# The Freaky Tiki Halloween Party and Costume Contest



## AQUA HUNTRESS (May 23, 2008)

Hey Wednesday nighters! Its time again for our Freaky Tiki Halloween Party and costume contest! A few things will be different this year. Kyra is helping to support Relay for Life by sharing some delicious treats for a donation of $1 so bring your dolla bills! Also there will be a prize for the best costume! The prize is to be determined but It will most likely be a bar tab or a bottle of something special! I am going to bring a pot of chili so y'all bring something to share if you feel like it. And of course there will be FREE oysters and drink specials! As always costumes and bringing food is optional. Spectators always have a great time! The Party will start around 5:00 PM at Gilligan's Tiki Bar behind the Hampton Inn Pensacola Beach but a lot of folks won't get there till around 7:00. This is super fun every year and I look forward to seeing everyone out there!


----------



## BananaTom (Feb 16, 2008)

Just so you guys know, through the years we have Facebooked each other now. So the traffic on these types of threads are slow today.

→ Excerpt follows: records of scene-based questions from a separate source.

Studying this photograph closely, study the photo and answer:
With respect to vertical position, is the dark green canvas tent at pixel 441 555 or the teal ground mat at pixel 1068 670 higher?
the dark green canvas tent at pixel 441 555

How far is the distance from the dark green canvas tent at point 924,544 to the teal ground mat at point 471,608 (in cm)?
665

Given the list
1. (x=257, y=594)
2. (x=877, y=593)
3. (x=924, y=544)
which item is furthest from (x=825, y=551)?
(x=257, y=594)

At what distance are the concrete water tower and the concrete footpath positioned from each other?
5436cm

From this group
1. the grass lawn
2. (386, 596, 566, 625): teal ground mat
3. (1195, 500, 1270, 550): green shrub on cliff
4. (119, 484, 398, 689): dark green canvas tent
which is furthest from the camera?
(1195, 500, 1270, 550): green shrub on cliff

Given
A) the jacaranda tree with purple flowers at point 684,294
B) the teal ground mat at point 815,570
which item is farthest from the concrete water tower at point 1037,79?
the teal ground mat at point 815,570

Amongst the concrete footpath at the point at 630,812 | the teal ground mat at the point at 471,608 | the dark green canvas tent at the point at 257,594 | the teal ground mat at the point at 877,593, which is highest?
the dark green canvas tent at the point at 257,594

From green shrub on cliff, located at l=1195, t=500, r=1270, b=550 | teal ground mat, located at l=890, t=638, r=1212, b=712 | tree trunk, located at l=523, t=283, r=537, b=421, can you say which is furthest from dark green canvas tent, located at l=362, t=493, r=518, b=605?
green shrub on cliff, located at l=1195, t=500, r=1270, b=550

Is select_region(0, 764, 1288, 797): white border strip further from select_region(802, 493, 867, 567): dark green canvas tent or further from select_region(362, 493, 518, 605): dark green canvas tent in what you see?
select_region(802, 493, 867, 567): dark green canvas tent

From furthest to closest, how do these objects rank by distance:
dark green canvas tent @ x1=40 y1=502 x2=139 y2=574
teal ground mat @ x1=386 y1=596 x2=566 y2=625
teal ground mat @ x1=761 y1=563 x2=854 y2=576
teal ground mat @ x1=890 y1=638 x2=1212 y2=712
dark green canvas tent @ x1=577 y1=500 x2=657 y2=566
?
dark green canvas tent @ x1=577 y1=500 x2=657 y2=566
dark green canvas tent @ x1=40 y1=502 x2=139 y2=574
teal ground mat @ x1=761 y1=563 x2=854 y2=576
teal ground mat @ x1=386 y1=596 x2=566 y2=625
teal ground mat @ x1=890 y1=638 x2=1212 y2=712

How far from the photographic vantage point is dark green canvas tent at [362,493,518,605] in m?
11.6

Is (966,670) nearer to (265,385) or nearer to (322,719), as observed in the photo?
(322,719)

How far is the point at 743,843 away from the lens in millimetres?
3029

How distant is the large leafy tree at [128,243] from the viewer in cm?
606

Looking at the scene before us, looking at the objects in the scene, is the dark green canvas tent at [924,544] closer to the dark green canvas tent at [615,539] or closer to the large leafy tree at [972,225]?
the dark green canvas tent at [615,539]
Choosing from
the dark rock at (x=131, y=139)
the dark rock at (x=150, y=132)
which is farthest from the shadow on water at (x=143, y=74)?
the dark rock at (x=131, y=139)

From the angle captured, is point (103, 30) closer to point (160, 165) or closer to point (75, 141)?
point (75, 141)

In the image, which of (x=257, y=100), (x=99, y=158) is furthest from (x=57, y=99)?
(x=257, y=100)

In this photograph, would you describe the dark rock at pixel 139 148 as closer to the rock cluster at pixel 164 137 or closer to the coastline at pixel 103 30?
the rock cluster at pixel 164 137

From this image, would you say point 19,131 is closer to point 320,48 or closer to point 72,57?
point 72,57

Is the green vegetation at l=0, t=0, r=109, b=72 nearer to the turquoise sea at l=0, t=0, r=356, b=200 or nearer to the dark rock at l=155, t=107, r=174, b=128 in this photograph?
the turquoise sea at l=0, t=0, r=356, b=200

There are over 60 souls invited via that social media tool.

This is a fun event.


----------



## OP-FOR (Jan 23, 2010)

Well I/ we will be missing it ....again. Maybe next year. Post the pictures!!


----------



## BananaTom (Feb 16, 2008)

OP-FOR said:


> Well I/ we will be missing it ....again. Maybe next year. Post the pictures!!


Ken n Gen, you guys need to find us on FB.

Gotta bunch signed up for tonight, weather will be great.

Needing some beach time I am.

Everyone is invited!!!!


----------



## BananaTom (Feb 16, 2008)

This is tomorrow night, 11/02/2016, at 5 pm.
Steph & Leo are bringing the grill.


----------